いやいやえん

映画・DVDの感想ブログです。個人の感想なのでネタバレしています。

ある公爵夫人の生涯

【概略】
18世紀の英国。公爵家に嫁いだジョージアナは美貌のファッショニスタとしてセレブ界を魅了。だが公爵にとって、妻は男子後継者を産むだけの存在でしかなく、彼女の親友エリザベスを愛人に迎える。屈辱にひたすら耐えるジョージアナは、孤独な肉体を癒すように若き政治家とのスキャンダラスな愛に堕ちていく…。
ドラマ


.5★★★☆☆
中世コスものといえば、やっぱりキーラ。キーラ・ナイトレイ主演。彼女が演じたジョージアナ・スペンサーという女性は勿論実在のセレブ美人なんだけど、とにかく美人で社交界の花形、そして故ダイアナ妃の祖先でもあるんですね。スキャンダルもいっぱいですが、でも自分をしっかりと持った魅力的な女性だったようです。
「殿方は色々な表現で自分を現せられますが、婦人の場合は帽子やドレスしか」この台詞のとおりジョージアナは社交界のファッションアイコンとのことで今作でのキーラの衣装はとっても可愛い!

当時は女性の地位が低かったのでどんなにレイフ・ファインズさんが演じる夫がやりたい放題でも、それに異を唱えることは出来なかった。公爵の目的は位の高い家にありがちの「世継ぎ一番」。でも17歳の乙女が愛し愛されることを願うのはおかしいことではないよね。
街中の人間に愛されても、夫にだけは愛されない。友人になったエリザベスはわかれた子供に会うためには公爵の権力に頼らずをえず、公爵の愛人となってしまう。忍耐と気丈さをもつのですと母は言う…女というものの先輩であるこの母にはそんな女であることの悲喜事も全てわかっていたのかもしれないね。そんな頃、もともと聡明なで政治活動にも関心があった彼女は昔の知人の若い政治家チャールズ・グレイと本当の恋に落ちてしまうんですね。

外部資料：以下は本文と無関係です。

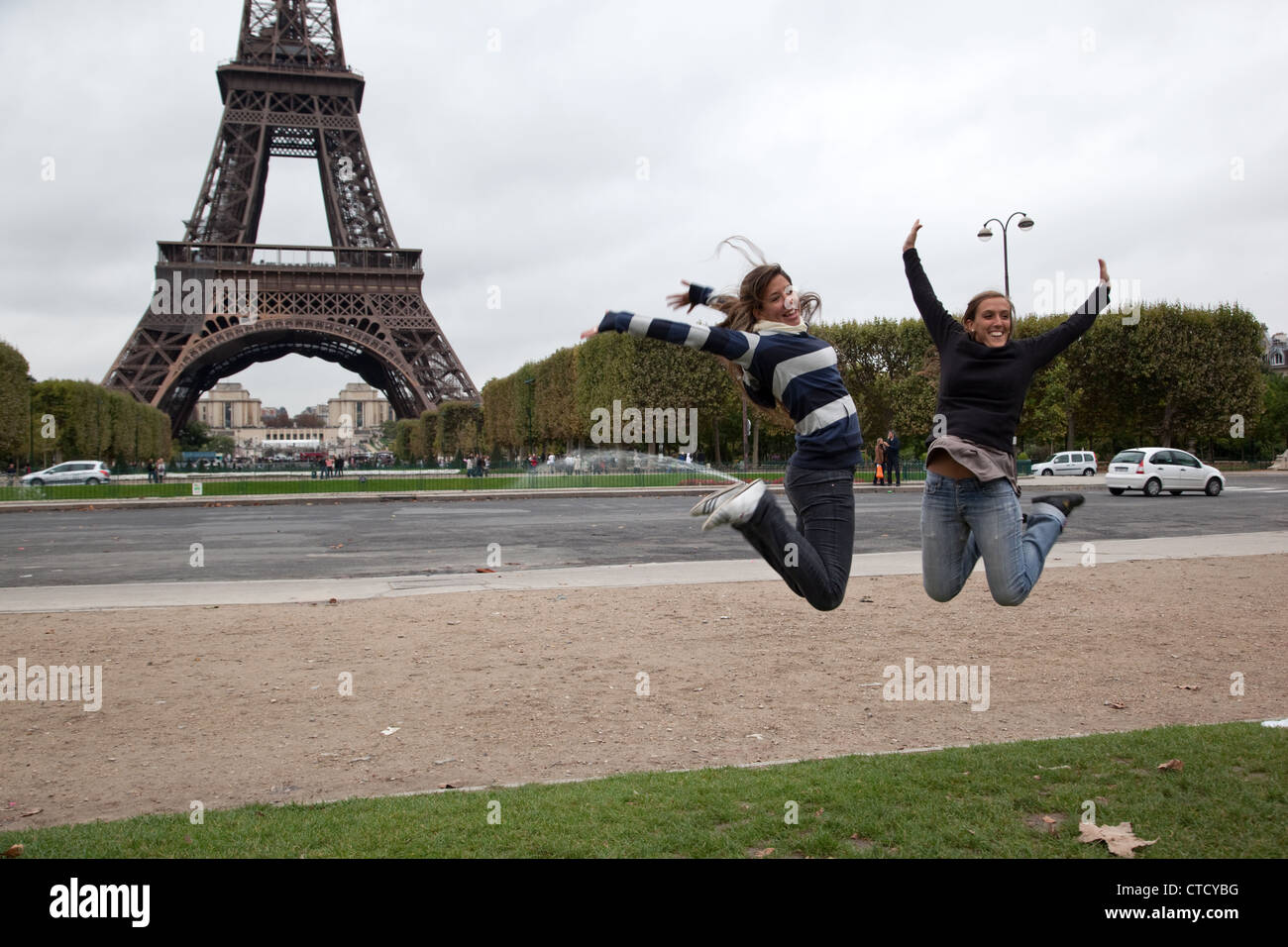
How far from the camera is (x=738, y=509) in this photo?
→ 3727 millimetres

「彼女だけがこの結婚の慰めだった」という台詞がでるにはエリザベスとの友情描写が少々足りない気がしてたけれど、後半での「どんなことをされても一緒にいく」といった彼女との間にはしっかりと同性としての共感性が出ていたと思う。同じ女にしか分からないものってあるよ。
こういうのはさ、どうしても現代子な考えで観てしまうから、夫との関係やその状況に悔しかったりしちゃうんだけど、それでもジョージアナの決断には女性なら誰でも共感できると思う。「子供たちの為ならなんでもする」というかつてのエリザベスの言葉を、子供のために戻った彼女はやはり思い出したんでしょうか。

ラストでの公爵の多少なりとも寄りそおうとする不器用な姿勢は理解できたよ。二人はお互いに傷つけあってそれでも一緒に暮らしこれからも向き合っていく相手なんですよね。
「あれほど無邪気でいられたら」公爵自身にも枷がある。この一言で、今までの彼の非常さの中の哀しみや家柄を守らなければならない苦悩すべてが一瞬にして悟れてしまう。彼にも重い枷があって彼女と同じく自由にはいきられないのだと。それでもお互いに寄り添おうとする気持ちさえあれば、どんな形にせよ幸せに一歩近づけるのかもしれない。